**TEXTE SOURCE**
·····
Par conséquent, il est clair que les pouvoirs d’un conseil de bande indienne sont délégués par le Parlement fédéral. Ses pouvoirs lui sont conférés en vertu de la Loi sur les Indiens, L.R.C. 1985, ch. I‑5.

 

[57]     Selon Cottagers, deux choses découleraient de ce passage. Premièrement, l’existence, les pouvoirs et les responsabilités d’un conseil de bande indienne seraient supposément entièrement déterminés par le Parlement. Il s’ensuivrait que la décision de refuser de prolonger le bail était le fruit de l’exercice de pouvoirs conférés par le Parlement. Deuxièmement, le refus du chef et du conseil de prolonger le bail aurait supposément joué un rôle décisif relativement à l’exercice du pouvoir légal du ministre.

 

[58]     Concernant tout d’abord l’argument selon lequel l’existence, les pouvoirs et les responsabilités d’un conseil de bande indienne sont entièrement déterminés par le Parlement, comme il est affirmé dans Woodward, l’arrêt Whitebear Band Council, qui a été appliqué dans Goodtrack, illustre la conception étroite d’un conseil de bande et de ses pouvoirs. Woodward affirme que les pouvoirs qu’exercent les conseils de bande dans l’exécution de leurs fonctions sous le régime de la Loi se fondent de plus en plus sur leur qualité de gouvernements et non de simples mandataires du gouvernement fédéral. Voir : Woodward au paragraphe 7 : 690. Selon la conception plus large, les conseils de bande possèdent au moins tous les pouvoirs nécessaires pour s’acquitter efficacement de leurs responsabilités, même si la Loi ne les prévoit pas expressément :

[traduction] L’on peut dire que les conseils de bande possèdent au moins tous les pouvoirs nécessaires pour s’acquitter de leurs responsabilités sous le régime de la Loi sur les Indiens, même lorsque ces pouvoirs ne sont pas prévus expressément. Il existe un pouvoir implicite de contracter, qui ne requiert pas d’habilitation aux termes de la Loi sur les Indiens. [Renvois omis.]

 

Voir : Woodward au paragraphe 7 : 700.
·····
**ENREGISTREMENTS FOURNIS**
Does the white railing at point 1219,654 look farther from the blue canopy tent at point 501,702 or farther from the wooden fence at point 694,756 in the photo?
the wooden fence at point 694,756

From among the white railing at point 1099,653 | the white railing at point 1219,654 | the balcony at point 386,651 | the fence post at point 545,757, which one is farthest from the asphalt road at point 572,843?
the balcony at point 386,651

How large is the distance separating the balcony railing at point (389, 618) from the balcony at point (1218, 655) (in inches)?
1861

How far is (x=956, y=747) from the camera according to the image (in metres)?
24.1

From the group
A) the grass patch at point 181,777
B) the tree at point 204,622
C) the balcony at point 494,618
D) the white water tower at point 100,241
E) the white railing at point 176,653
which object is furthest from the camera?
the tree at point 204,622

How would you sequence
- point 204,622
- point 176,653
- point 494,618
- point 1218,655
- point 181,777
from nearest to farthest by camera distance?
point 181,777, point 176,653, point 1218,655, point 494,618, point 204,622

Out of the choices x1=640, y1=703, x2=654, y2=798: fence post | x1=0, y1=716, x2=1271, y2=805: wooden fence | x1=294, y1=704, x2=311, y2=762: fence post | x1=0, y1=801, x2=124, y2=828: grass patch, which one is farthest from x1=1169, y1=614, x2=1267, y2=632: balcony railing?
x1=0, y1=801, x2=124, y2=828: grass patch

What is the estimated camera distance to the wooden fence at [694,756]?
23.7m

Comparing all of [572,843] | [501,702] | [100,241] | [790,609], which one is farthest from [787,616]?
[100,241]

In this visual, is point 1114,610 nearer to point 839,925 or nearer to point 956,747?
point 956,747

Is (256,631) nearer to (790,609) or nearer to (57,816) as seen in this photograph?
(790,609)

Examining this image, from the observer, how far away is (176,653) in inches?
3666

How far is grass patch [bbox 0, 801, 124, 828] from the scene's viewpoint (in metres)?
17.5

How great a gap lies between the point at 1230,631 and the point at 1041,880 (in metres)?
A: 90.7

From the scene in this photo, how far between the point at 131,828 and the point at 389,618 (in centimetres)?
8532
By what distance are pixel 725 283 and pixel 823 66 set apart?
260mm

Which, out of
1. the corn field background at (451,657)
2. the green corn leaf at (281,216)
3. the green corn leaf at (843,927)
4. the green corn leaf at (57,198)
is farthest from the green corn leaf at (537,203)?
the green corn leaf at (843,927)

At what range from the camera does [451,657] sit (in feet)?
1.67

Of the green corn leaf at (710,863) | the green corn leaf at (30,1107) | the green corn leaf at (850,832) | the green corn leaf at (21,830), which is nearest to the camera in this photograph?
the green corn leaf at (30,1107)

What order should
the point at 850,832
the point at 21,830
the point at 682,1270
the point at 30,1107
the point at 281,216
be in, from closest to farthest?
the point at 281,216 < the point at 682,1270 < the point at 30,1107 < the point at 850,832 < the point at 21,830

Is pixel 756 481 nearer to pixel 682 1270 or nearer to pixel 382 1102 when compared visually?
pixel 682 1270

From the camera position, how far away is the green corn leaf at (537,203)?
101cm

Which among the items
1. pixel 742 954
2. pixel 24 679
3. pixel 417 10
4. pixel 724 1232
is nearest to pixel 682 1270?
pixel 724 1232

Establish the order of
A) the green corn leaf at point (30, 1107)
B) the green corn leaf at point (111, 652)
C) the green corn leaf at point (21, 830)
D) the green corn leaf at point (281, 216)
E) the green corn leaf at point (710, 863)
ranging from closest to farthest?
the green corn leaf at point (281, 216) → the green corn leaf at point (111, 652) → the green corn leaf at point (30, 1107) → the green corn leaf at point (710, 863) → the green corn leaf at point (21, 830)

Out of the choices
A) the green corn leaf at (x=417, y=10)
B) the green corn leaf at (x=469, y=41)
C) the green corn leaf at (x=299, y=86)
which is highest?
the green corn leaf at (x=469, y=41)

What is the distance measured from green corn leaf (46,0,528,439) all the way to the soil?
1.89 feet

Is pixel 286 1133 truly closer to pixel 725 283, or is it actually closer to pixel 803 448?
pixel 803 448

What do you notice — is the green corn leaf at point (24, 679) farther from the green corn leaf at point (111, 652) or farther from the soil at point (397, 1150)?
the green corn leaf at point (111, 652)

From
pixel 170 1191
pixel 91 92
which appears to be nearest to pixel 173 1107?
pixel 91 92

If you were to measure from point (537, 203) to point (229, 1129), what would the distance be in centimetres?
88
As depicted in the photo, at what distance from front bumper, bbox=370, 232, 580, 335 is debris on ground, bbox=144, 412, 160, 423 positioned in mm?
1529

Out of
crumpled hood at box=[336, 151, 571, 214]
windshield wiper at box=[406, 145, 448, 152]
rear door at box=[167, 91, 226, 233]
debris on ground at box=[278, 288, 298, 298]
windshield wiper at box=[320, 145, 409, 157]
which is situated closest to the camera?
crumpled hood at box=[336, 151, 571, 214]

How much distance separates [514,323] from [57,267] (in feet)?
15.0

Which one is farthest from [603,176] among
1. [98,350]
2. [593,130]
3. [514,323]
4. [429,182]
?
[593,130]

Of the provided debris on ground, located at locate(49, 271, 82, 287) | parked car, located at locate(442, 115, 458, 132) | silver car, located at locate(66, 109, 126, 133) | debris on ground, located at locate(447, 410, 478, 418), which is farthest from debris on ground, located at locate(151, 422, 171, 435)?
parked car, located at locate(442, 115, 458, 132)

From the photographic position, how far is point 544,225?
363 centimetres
·····
**TÂCHES PROPOSÉES**
1. Indiquez si chacune des affirmations suivantes concorde avec le texte source, en répondant par oui ou non et en citant les mots décisifs de ce texte.
(a) Les pouvoirs d’un conseil de bande indienne lui sont conférés en vertu de la Loi sur les Indiens.
(b) L’arrêt Whitebear Band Council a été appliqué dans Goodtrack.
(c) Selon le passage traduit, le pouvoir de contracter d’un conseil de bande requiert une habilitation aux termes de la Loi sur les Indiens.
2. Reproduisez sans aucun changement le passage du texte source qui s’ouvre sur les mots contenant « [traduction] L’on peut » et se clôt sur « Woodward au paragraphe 7 : 700. ».
3. Selon Cottagers, quels aspects d’un conseil de bande indienne seraient entièrement déterminés par le Parlement ? Énumérez-les tous d’après le texte source.

**RÉPONSES PAR TÂCHE**
1.
(a) Oui : « Ses pouvoirs lui sont conférés en vertu de la Loi sur les Indiens, L.R.C. 1985, ch. I‑5. »
(b) Oui : « l’arrêt Whitebear Band Council, qui a été appliqué dans Goodtrack »
(c) Non : « Il existe un pouvoir implicite de contracter, qui ne requiert pas d’habilitation aux termes de la Loi sur les Indiens. »

2.
[traduction] L’on peut dire que les conseils de bande possèdent au moins tous les pouvoirs nécessaires pour s’acquitter de leurs responsabilités sous le régime de la Loi sur les Indiens, même lorsque ces pouvoirs ne sont pas prévus expressément. Il existe un pouvoir implicite de contracter, qui ne requiert pas d’habilitation aux termes de la Loi sur les Indiens. [Renvois omis.]

 

Voir : Woodward au paragraphe 7 : 700.

3.
l’existence
les pouvoirs
les responsabilités